■ Compiti da svolgere
1) Ripeti parola per parola il brano del testo su Kamala Harris che va da "In fila per" fino a "Opportunità del Cnog.", estremi inclusi.
2) Secondo il testo su Kamala Harris, in che anno ha conquistato un seggio in Senato?
3) Elenca tutte le persone nominate nel testo su Kamala Harris, esclusa Kamala Harris.

■ Testo fornito

<<<<

In fila per il tampone presso la Ex Rossi Sud
“In un momento storico così importante per il riconoscimento dei pari diritti delle donne di tutto il mondo così come sancito dall’elezione di Kamala Harris, prima donna eletta alla vice presidenza degli Stati Uniti d’America, siamo indignati e increduli per l’ennesima provocazione di Libero. Spiace constatare che, ancora una volta, si stigmatizza il colore della pelle a discapito delle qualità politiche e professionali delle donne”. Carlo Verna, Presidente Consiglio Nazionale Ordine dei giornalisti e Paola Dalle Molle, coordinatrice Gruppo di lavoro Pari Opportunità del Cnog.
Kamala Harris è la prima donna eletta vicepresidente degli Stati Uniti. A 54 anni rappresenta il futuro del partito democratico americano. In staffetta con Joe Biden nel 2024, ha la possibilità di diventare il primo presidente donna della più grande potenza mondiale e rompere così quel soffitto di cristallo cui aspirava Hillary Clinton nel 2016. Prima donna procuratrice della città di San Francisco e poi dello Stato della California, nel 2016 ha conquistato un seggio in Senato, dove subito è diventata una figura di riferimento per il partito democratico. Gli interrogatori condotti nei confronti dell’ex ministro della giustizia Jeff Session e di Brett Kavanaugh, nominato dal presidente Donald Trump alla Corte Suprema, l’hanno proiettata sulla scena politica nazionale. Donna colta e di grande carisma, con uno spiccato senso delle istituzioni e della giustizia, ha raccontato di aver potuto frequentare una scuola migliore grazie al servizio di scuolabus messo a disposizione delle minoranze che abitavano nei quartieri più disagiati e non ha avuto remore a criticare anche Barack Obama, democratico come lei, per alcune scelte politiche restrittive in materia di immigrazione fatte durante i due mandati ricoperti. Il prestigio conquistato l’ha spinta a correre nel 2019 alle primarie del partito democratico per la presidenza degli Stati Uniti, anche se non ce l’ha fatta ad affermarsi sugli altri aspiranti presidenti ed ha dovuto cedere il passo a Joe Biden, il quale però l’ha voluta al suo fianco come candidata alla vicepresidenza. Una personalità forte dunque, incarnazione piena del cosiddetto “sogno americano”, dell’opportunità di affermarsi e raggiungere traguardi e posizioni di primo piano all’interno della società e della politica facendo leva su intelligenza e competenze.

>>>>

■ Contenuto del dataset

<<<<

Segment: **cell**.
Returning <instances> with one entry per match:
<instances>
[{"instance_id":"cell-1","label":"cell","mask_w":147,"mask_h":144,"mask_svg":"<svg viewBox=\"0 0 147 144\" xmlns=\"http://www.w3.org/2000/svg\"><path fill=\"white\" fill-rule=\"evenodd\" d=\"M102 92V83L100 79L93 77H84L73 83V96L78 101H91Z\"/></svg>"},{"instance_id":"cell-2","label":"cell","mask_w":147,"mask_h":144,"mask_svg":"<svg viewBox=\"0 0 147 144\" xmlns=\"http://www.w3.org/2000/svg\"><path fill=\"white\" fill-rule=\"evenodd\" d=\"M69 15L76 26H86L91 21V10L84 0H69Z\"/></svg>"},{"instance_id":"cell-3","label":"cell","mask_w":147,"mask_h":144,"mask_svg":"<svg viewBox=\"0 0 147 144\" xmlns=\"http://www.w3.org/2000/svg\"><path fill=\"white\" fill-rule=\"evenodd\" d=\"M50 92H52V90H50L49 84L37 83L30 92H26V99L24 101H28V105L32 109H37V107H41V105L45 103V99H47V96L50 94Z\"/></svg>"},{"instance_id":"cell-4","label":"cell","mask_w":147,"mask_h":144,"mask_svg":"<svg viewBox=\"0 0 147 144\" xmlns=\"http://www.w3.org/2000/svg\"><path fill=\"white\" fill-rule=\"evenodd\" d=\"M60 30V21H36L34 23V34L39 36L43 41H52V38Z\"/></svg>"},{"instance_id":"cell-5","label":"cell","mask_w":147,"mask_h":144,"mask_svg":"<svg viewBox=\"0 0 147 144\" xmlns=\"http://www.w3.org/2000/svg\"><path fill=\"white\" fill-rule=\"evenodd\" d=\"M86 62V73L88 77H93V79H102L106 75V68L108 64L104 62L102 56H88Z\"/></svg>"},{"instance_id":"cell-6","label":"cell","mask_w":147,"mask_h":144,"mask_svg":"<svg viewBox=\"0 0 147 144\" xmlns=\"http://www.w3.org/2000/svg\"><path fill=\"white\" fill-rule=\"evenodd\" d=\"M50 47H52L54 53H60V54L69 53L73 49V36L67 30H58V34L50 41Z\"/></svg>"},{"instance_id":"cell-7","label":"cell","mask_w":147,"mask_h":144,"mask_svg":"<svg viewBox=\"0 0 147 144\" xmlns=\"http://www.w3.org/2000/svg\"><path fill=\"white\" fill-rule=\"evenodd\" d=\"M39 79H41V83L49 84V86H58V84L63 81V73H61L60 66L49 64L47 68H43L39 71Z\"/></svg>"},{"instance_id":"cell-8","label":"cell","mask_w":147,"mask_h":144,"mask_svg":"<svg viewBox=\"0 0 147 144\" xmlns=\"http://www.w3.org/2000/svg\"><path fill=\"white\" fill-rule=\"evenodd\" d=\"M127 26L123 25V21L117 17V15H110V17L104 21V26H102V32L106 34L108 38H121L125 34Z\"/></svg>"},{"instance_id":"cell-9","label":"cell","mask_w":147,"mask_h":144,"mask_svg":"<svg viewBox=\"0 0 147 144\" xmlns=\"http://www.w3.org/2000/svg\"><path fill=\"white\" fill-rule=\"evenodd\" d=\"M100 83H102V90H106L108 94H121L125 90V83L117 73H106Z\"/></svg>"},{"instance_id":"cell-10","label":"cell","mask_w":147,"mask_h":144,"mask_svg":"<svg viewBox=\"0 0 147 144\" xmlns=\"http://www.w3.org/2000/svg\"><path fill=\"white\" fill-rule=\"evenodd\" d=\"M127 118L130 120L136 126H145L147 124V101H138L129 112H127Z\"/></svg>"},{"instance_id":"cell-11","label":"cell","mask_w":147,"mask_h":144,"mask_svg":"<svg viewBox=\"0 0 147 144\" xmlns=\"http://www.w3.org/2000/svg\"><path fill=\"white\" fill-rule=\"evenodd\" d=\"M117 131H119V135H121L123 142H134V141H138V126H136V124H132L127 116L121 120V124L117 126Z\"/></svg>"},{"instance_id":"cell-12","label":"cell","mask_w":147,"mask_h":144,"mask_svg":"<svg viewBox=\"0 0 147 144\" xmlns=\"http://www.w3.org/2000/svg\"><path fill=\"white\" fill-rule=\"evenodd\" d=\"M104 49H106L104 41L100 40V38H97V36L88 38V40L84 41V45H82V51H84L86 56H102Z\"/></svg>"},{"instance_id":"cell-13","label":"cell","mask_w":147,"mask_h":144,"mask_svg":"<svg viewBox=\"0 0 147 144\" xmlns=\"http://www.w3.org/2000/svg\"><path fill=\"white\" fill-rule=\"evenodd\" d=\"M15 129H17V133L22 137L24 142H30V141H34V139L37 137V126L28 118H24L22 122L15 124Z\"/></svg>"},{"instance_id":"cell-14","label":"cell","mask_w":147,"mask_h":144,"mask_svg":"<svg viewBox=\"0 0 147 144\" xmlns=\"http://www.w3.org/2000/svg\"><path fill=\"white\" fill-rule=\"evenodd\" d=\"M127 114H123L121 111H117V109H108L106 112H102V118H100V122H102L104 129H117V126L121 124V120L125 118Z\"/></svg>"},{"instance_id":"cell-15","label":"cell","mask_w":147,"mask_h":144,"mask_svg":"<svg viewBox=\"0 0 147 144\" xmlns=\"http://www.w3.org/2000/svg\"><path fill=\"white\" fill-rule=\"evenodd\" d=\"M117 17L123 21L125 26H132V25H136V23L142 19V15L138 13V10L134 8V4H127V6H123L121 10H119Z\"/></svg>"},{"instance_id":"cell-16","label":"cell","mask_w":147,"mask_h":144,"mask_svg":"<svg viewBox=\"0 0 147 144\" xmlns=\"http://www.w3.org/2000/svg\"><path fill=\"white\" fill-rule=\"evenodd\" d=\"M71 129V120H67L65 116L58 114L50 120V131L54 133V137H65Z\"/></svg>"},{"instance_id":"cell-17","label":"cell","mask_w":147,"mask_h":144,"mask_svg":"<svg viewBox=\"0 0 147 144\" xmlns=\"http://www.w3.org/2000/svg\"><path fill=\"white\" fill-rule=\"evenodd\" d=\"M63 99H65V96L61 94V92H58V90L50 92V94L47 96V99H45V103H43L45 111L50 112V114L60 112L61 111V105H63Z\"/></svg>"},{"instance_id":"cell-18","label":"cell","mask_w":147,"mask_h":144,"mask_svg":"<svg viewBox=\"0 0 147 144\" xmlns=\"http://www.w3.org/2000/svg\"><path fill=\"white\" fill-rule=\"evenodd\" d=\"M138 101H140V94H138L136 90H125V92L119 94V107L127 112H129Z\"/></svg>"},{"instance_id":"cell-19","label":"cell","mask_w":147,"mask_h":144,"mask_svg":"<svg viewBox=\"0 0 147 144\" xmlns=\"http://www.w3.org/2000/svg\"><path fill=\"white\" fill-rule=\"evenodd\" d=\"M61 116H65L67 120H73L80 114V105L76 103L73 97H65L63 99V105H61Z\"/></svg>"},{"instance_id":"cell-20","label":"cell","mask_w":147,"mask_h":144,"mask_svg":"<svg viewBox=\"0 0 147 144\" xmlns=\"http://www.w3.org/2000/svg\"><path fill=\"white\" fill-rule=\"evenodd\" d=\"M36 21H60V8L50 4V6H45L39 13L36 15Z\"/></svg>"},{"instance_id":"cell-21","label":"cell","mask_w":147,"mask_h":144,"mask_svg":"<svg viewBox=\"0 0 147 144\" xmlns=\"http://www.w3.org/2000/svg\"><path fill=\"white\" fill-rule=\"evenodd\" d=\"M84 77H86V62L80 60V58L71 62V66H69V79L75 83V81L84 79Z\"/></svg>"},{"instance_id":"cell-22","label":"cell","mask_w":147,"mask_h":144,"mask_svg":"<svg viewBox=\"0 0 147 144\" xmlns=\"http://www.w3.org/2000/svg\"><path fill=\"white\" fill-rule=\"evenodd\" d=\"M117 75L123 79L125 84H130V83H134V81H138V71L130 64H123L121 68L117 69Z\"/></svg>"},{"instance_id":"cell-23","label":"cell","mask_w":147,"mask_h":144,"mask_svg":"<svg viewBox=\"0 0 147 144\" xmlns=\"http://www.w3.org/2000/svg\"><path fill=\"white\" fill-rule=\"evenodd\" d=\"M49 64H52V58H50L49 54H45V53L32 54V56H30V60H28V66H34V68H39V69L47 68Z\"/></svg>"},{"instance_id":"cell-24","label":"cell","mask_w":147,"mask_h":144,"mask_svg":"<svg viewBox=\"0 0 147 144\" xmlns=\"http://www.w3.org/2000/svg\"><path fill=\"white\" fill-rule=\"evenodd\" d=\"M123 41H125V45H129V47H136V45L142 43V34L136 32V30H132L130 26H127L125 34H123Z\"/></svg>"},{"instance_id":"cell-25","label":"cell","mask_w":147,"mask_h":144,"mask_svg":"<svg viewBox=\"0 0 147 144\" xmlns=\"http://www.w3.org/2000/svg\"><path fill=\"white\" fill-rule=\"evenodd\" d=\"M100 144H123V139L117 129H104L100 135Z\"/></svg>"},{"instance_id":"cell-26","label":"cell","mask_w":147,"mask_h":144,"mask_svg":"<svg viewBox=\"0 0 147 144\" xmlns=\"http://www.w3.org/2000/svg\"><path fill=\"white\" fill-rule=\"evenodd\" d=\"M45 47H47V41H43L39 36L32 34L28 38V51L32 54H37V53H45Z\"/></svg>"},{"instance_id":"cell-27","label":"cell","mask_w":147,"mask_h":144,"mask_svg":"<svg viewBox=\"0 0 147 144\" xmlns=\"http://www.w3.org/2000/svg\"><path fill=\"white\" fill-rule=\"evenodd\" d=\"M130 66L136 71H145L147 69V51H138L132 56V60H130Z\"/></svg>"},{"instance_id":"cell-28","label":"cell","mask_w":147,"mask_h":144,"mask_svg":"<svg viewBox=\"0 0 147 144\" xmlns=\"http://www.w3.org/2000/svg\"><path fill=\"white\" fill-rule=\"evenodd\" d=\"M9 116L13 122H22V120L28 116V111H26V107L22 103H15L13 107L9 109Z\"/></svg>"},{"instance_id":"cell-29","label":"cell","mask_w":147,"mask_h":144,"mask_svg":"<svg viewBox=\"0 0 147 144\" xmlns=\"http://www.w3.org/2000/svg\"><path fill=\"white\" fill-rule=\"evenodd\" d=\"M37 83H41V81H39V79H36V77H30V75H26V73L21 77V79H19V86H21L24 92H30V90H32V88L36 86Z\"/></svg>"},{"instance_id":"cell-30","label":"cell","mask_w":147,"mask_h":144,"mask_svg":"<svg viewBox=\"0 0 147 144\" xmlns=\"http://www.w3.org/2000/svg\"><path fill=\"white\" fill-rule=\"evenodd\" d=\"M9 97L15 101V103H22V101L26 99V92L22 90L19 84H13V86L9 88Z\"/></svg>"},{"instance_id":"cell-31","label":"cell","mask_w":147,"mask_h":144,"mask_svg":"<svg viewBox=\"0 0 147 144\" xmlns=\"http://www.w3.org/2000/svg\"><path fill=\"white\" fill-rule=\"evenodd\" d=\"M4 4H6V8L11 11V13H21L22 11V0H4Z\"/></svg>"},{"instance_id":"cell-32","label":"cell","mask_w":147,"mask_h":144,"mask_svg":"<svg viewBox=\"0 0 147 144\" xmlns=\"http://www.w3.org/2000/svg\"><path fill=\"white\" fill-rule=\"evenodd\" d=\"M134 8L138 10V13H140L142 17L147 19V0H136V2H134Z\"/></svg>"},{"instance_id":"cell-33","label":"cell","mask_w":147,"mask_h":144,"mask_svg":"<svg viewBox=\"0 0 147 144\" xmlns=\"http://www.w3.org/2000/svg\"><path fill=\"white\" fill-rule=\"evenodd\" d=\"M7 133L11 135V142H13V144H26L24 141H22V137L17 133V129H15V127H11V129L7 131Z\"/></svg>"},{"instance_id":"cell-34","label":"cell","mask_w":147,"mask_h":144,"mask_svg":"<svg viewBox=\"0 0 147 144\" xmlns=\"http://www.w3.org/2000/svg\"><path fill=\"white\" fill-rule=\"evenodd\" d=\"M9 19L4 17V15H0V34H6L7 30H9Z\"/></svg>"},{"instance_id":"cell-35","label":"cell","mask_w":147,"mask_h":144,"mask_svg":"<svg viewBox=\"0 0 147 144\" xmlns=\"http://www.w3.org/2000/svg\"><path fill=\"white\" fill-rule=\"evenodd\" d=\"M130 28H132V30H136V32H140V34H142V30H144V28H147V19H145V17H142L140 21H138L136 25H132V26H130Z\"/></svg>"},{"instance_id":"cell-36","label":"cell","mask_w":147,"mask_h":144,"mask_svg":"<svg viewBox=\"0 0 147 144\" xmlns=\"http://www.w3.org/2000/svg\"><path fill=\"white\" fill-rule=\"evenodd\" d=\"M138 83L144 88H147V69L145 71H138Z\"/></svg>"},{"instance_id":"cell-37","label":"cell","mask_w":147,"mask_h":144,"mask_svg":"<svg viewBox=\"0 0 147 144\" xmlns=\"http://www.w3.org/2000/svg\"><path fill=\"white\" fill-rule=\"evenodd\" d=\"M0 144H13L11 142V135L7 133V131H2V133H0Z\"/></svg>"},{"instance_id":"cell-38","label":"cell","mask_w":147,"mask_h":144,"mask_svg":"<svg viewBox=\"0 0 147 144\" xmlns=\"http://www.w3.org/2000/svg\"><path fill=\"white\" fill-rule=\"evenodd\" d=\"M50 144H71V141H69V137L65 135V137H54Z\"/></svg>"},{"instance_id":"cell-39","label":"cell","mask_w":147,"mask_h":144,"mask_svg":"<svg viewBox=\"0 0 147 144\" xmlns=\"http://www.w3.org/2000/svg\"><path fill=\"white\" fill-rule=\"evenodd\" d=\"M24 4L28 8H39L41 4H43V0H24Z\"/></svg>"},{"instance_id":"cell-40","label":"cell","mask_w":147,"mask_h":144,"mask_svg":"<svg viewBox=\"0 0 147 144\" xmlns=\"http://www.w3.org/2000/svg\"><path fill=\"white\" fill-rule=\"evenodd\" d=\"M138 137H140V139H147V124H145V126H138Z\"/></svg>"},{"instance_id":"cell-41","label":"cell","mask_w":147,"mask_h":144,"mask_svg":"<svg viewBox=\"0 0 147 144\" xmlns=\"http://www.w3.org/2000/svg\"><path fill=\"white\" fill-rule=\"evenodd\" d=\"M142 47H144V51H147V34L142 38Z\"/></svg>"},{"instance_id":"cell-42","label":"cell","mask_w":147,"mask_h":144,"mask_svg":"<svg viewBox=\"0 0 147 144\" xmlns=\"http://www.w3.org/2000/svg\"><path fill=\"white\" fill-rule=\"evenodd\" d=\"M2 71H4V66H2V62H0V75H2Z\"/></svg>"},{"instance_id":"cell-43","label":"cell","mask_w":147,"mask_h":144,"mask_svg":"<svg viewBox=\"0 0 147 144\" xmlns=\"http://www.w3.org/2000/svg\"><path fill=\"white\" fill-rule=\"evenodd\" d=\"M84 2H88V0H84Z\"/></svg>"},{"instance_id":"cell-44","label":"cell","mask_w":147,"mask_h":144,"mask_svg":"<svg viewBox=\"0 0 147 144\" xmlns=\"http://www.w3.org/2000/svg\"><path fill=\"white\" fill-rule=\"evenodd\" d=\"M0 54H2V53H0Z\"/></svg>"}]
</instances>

>>>>

■ Risposte scritte
1)
In fila per il tampone presso la Ex Rossi Sud
“In un momento storico così importante per il riconoscimento dei pari diritti delle donne di tutto il mondo così come sancito dall’elezione di Kamala Harris, prima donna eletta alla vice presidenza degli Stati Uniti d’America, siamo indignati e increduli per l’ennesima provocazione di Libero. Spiace constatare che, ancora una volta, si stigmatizza il colore della pelle a discapito delle qualità politiche e professionali delle donne”. Carlo Verna, Presidente Consiglio Nazionale Ordine dei giornalisti e Paola Dalle Molle, coordinatrice Gruppo di lavoro Pari Opportunità del Cnog.

2) Nel 2016.

3)
Carlo Verna
Paola Dalle Molle
Joe Biden
Hillary Clinton
Jeff Session
Brett Kavanaugh
Donald Trump
Barack Obama